KeyError when running training experiments
Closed this issue ยท 3 comments
I'm attempting to run the experiments with bash scripts/run.all.sh
and running into the following error:
Training bert on skills
{'batch_sampler': {'batch_size': 32, 'max_tokens': 1024, 'sampling_smoothing': 1, 'sorting_keys': ['tokens'], 'type': 'dataset_buckets'}}
Traceback (most recent call last):
File "/home/ec2-user/SkillSpan/machamp/train.py", line 56, in <module>
trainer.train(name, args.parameters_config, args.dataset_configs, device, args.resume, args.retrain, args.seed, cmd)
File "/home/ec2-user/SkillSpan/machamp/machamp/model/trainer.py", line 91, in train
dataset_configs = myutils.merge_configs(dataset_config_paths, parameters_config)
File "/home/ec2-user/SkillSpan/machamp/machamp/utils/myutils.py", line 66, in merge_configs
full_task_config = copy.deepcopy(parameters_config['decoders']['default_decoder'])
KeyError: 'decoders'
It seems to be using the model specific configs (ie spanbert.1.json) in 'SkillSpan/configs/Skills' where the decoders
key is nested unlike 'params.json' which has the expected key format.
Hi Sean,
I re-cloned everything and ran it on python 3.6 with torch 1.7.0 with cuda 11.0. My script is training and seems to be working fine.
Note that the machamp
library is a submodule (with a specific commit) here and that you should run the following.

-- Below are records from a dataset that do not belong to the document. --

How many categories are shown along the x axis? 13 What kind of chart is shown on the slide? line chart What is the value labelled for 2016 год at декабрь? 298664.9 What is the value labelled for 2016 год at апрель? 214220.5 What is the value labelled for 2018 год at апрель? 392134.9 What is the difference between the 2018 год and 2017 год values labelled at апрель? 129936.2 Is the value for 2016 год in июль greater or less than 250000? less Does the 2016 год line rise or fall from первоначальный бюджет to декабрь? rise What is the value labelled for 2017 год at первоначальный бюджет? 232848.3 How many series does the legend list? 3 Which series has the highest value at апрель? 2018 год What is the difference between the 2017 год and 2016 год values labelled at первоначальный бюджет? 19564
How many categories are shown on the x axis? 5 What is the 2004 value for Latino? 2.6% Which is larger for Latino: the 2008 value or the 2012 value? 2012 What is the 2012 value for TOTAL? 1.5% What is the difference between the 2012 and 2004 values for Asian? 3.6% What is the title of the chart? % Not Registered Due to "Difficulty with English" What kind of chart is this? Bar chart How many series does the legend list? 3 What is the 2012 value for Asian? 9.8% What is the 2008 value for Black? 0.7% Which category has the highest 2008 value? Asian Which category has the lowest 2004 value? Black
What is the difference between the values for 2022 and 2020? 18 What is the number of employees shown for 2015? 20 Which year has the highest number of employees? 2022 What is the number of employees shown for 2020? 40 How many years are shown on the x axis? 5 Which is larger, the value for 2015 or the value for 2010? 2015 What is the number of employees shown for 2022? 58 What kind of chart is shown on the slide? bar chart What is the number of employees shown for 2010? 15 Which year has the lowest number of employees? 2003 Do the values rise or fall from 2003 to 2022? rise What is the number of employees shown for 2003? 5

$ git clone https://github/kris927b/SkillSpan.git
$ git submodule update --init --recursive
Let me know how you ran into the issue.
Thanks @jjzha, I think the specific commit was throwing me off, but following your command above I was able to run the training script successfully. Thank you for sharing and maintaining this excellent library and dataset!
Just for context; I ran into the issue by cloning machamp
as a submodule from its latest commit.